A Landscape in the Nicobar Islands.
X.
The Nicobar Islands.
Stay from 23rd February to 26th March, 1858.
Historical details respecting this Archipelago.—Arrival at Kar-Nicobar.—Communication with the Aborigines.—Village of Sáoui and "Captain John."—Meet with two white men.—Journey to the south side of the island.—Village of Komios.—Forest Scenery.—Batte-Malve.—Tillangschong.—Arrival and stay at Nangkauri Harbour.—Village of Itoe.—Peak Mongkata on Kamorta.—Villages of Enuang and Malacca.—Tripjet, the first settlement of the Moravian Brothers.—Ulàla Cove.—Voyage through the Archipelago.—The Island of Treis.—Pulo Milù—Pandanus Forest.—St. George's Channel.—Island of Kondul.—Departure for the northern coast of Great Nicobar.—Mangrove Swamp.—Malay traders.—Remarks upon the natives of Great Nicobar.—Disaster to a boat dispatched to make Geodetical observations.—Visit to the Southern Bay of Great Nicobar.—General results obtained during the stay of the Expedition in this Archipelago.—Nautical, Climatic, and Geognostic observations.—Vegetation.—Animal Life.—Ethnography.—Prospects of this group of Islands in the way of settlement and cultivation.—Voyage to the Straits of Malacca.—Arrival at Singapore.
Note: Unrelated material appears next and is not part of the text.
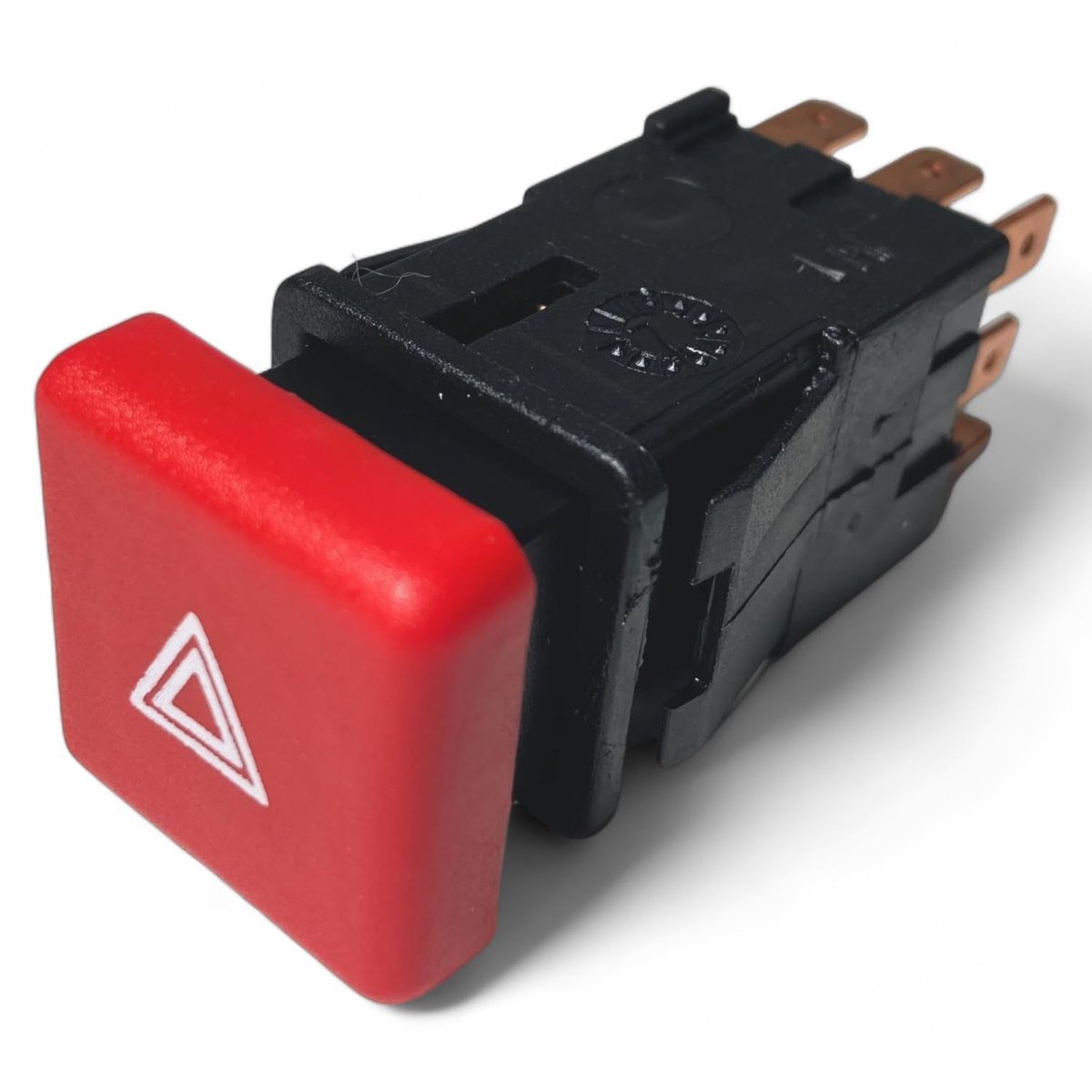 Waarschuwingsknop voor Noodverlichting, compatibel met Jumper Ducato Boxer (1994-2002) 1300456808 6552CX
The earliest visitants of whom we have any certain information to this cluster of islands (situated in the Bay of Bengal, between 6° 50′ and 9° 10′ N., and 93° and 94° E.), appear to have been Arabian traders, who, on their
voyages to Southern China, landed on these islands, then known as Megabalu and Legabalu, on the first occasion in 851, and on the second in 877 of the Christian era. Abu-Zeyd-Hassan, one of these adventurers, gave a circumstantial account of these voyages, which has been translated into French, and published by Eusebius Renaudot.[1]
After the Cape of Good Hope was doubled in 1497, the Nicobars were chiefly frequented by voyagers in East Indian seas, but without any such visits having in the least contributed to enlarge our information respecting a group so important by geographical position.